▶ [Task data]
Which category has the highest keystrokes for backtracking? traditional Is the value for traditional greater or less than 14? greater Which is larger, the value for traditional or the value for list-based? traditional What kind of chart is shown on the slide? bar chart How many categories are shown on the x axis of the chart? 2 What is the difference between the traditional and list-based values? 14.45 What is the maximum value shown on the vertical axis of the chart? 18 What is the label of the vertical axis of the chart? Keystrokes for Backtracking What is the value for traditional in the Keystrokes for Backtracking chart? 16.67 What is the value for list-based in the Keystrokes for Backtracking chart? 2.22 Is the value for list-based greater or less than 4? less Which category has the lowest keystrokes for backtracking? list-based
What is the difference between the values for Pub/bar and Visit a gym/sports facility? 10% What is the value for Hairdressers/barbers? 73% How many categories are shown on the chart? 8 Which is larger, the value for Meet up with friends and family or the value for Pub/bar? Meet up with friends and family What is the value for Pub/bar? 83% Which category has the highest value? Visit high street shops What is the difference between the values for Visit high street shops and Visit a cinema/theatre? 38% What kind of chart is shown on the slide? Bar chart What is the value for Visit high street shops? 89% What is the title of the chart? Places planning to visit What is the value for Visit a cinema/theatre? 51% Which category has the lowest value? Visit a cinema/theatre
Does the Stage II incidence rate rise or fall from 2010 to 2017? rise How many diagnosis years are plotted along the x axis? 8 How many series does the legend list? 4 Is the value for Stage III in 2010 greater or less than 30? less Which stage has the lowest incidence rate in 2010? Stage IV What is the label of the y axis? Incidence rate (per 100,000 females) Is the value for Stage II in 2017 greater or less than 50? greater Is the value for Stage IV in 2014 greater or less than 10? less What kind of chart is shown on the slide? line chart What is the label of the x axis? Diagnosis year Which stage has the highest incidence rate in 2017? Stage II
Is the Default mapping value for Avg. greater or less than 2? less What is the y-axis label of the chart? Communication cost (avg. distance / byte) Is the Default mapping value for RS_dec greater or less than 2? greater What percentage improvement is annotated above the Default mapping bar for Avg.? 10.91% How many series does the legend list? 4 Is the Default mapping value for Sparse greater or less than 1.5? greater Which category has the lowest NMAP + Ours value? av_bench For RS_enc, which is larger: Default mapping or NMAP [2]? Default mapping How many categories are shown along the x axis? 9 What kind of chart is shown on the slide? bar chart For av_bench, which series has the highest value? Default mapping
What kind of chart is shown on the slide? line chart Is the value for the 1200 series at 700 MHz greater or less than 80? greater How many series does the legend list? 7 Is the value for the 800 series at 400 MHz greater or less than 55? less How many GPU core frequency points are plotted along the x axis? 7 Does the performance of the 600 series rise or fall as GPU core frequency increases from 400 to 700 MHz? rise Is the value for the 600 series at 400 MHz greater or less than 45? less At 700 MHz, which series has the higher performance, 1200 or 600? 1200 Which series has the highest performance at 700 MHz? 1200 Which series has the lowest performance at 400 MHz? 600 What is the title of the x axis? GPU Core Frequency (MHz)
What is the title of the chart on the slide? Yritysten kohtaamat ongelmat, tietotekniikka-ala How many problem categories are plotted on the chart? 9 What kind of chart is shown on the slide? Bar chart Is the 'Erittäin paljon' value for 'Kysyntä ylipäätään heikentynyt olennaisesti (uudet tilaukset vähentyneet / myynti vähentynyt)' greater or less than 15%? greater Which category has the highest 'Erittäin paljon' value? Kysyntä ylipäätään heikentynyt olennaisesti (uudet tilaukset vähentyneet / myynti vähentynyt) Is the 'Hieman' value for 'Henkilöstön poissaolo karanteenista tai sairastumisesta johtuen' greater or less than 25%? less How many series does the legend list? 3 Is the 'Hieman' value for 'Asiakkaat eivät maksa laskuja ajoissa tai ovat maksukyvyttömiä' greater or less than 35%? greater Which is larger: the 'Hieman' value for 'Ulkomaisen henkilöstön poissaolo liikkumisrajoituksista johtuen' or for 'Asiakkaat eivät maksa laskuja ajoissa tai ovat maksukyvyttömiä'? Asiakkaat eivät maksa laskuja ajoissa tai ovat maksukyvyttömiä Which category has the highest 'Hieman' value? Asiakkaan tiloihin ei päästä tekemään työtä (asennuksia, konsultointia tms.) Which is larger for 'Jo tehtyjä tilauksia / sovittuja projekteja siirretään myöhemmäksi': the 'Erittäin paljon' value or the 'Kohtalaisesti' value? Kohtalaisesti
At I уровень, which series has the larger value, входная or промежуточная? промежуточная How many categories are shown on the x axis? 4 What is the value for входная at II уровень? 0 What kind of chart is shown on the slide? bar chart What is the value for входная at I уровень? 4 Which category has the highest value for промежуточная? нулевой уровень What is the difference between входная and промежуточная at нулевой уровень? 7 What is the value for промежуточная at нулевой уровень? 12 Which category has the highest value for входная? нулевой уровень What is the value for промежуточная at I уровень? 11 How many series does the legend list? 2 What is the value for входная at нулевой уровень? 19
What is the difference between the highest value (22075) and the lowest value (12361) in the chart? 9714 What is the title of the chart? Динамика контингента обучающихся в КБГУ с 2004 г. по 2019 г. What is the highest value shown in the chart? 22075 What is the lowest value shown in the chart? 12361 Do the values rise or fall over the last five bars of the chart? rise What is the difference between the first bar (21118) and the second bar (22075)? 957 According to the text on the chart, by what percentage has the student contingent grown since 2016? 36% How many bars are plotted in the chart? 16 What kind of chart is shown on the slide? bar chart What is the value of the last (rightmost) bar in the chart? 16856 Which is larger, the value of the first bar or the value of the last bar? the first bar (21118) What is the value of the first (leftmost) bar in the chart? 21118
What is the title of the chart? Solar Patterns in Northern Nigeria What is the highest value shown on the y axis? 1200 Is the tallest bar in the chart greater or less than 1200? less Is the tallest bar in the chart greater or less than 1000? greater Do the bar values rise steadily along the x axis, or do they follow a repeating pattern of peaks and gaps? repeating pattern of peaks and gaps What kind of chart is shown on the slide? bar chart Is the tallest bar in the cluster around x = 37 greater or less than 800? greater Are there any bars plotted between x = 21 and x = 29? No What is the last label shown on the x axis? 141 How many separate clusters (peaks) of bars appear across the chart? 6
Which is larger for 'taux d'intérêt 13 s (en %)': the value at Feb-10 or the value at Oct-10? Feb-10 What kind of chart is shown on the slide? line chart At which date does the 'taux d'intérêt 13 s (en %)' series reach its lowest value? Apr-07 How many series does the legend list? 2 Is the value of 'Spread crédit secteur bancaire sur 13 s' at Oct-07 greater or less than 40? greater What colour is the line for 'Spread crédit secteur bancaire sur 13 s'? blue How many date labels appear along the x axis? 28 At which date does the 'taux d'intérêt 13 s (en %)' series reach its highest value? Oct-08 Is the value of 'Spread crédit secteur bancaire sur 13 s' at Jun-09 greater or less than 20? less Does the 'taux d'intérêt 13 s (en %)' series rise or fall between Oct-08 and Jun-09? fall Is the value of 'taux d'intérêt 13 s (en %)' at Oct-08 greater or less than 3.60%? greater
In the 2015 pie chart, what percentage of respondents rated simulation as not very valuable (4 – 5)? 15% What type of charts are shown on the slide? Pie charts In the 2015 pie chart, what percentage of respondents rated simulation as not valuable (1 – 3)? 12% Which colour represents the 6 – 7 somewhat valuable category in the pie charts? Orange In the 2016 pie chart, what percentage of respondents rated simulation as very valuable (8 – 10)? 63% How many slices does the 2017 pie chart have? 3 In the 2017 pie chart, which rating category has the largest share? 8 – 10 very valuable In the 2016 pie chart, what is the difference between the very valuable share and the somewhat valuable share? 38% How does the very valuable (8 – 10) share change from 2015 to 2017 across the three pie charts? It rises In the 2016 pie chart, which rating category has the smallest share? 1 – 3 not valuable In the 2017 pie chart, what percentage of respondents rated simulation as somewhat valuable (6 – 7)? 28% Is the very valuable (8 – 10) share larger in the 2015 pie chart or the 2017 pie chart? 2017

▶ [Work instruction] Which lines of the records above contain the word "charts"? Pull out each of those lines in full.

▶ [Task output]
In the 2015 pie chart, what percentage of respondents rated simulation as not very valuable (4 – 5)? 15% What type of charts are shown on the slide? Pie charts In the 2015 pie chart, what percentage of respondents rated simulation as not valuable (1 – 3)? 12% Which colour represents the 6 – 7 somewhat valuable category in the pie charts? Orange In the 2016 pie chart, what percentage of respondents rated simulation as very valuable (8 – 10)? 63% How many slices does the 2017 pie chart have? 3 In the 2017 pie chart, which rating category has the largest share? 8 – 10 very valuable In the 2016 pie chart, what is the difference between the very valuable share and the somewhat valuable share? 38% How does the very valuable (8 – 10) share change from 2015 to 2017 across the three pie charts? It rises In the 2016 pie chart, which rating category has the smallest share? 1 – 3 not valuable In the 2017 pie chart, what percentage of respondents rated simulation as somewhat valuable (6 – 7)? 28% Is the very valuable (8 – 10) share larger in the 2015 pie chart or the 2017 pie chart? 2017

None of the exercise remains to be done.